Written problem
Can you reproduce the data below line for line, without altering anything?

· · ·

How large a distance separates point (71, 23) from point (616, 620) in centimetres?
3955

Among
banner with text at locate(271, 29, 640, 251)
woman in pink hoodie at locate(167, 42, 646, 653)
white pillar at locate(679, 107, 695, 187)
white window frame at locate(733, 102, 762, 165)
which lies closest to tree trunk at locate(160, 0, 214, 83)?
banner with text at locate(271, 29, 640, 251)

· · ·

Response to this exercise
How large a distance separates point (71, 23) from point (616, 620) in centimetres?
3955

Among
banner with text at locate(271, 29, 640, 251)
woman in pink hoodie at locate(167, 42, 646, 653)
white pillar at locate(679, 107, 695, 187)
white window frame at locate(733, 102, 762, 165)
which lies closest to tree trunk at locate(160, 0, 214, 83)?
banner with text at locate(271, 29, 640, 251)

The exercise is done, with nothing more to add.